Moorland, Black Mountain, Wales

Am I part of the problem? After spending most of the last month travelling both in Canada and the UK, I can start to understand why many countries in Europe are turning against tourism. Is tourism of any kind sustainable, let alone the mass tourism of cruise ships, bus tours, and wall to wall all inclusive package stays at hotels.

I have always strived to travel responsibly both in minimizing my environmental impact as well as being aware of my Western privilege and trying to respect and not overwhelm the cultures I am visiting. I have fallen in love with long distance walking but even that leaves an impact and very quickly, the idea of hiking the Camino has moved from a pilgrimage to more of a bucket list adventure for many. The spiritual idea of a pilgrimage is becoming another market niche of mass tourism.

A quiet part of the Great Glen Way trail

And yet, something of real value remains to the discerning tourist if one is to seek it out. As Mark Twain has remarked: travel is fatal to prejudice, bigotry, and narrow mindedness and many of our people need it sorely….”  In our divided world travel still offers this benefit. Three decades after visiting Dachau remains a reminder to me to never forget what evil we are capable of as human beings.

Perhaps it easy to blame the tourism industry for the problem, but ultimately it is “us” who really have the choice to accept what the package is. Hiking the Great Glen way in the Highlands of Scotland I often encountered less than a dozen people a day while walking on the trail and yet when I stayed in the towns along the way I became just another person seeking accommodation and food. Towns that were not on the tourism allowed me to slip into pubs and stores that the locals used, and I could rest and be for a moment part of that town’s culture.

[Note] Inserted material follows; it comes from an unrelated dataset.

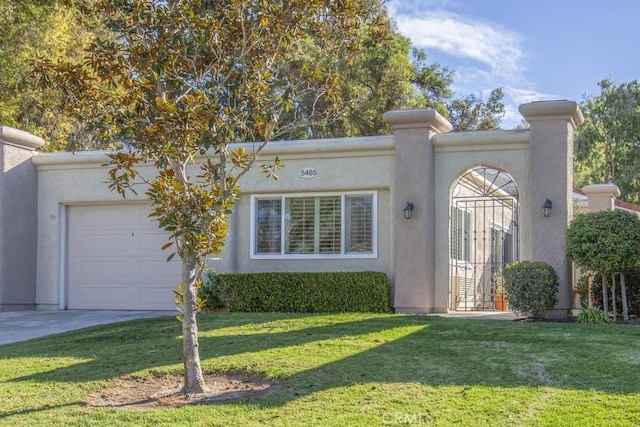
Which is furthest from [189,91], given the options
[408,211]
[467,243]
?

Yet in other towns, where trails began or ended the town’s High Street retail now catered to visitors. In others, the town was on the organized bus tour route such as the small town of Fort Augustus, which would receive up to ten coach buses a time for short stays of less than a few hours. The town’s population would double many times a day while buses descended on this small town, whose picturesque locks, and the proximity to Loch Ness was enough to make it a tourist destination. At the end of the day, I wonder what remained of the cultural uniqueness of this town? For the residents I am sure this activity created employment during the tourist season but for residents, I wondered where did the locals shop?

Locks leading down to Loch Ness
Tour bus parking

And maybe that is where tourism tips into something undesirable. If Venetians can no longer live in Venice, maybe we have lost the thread.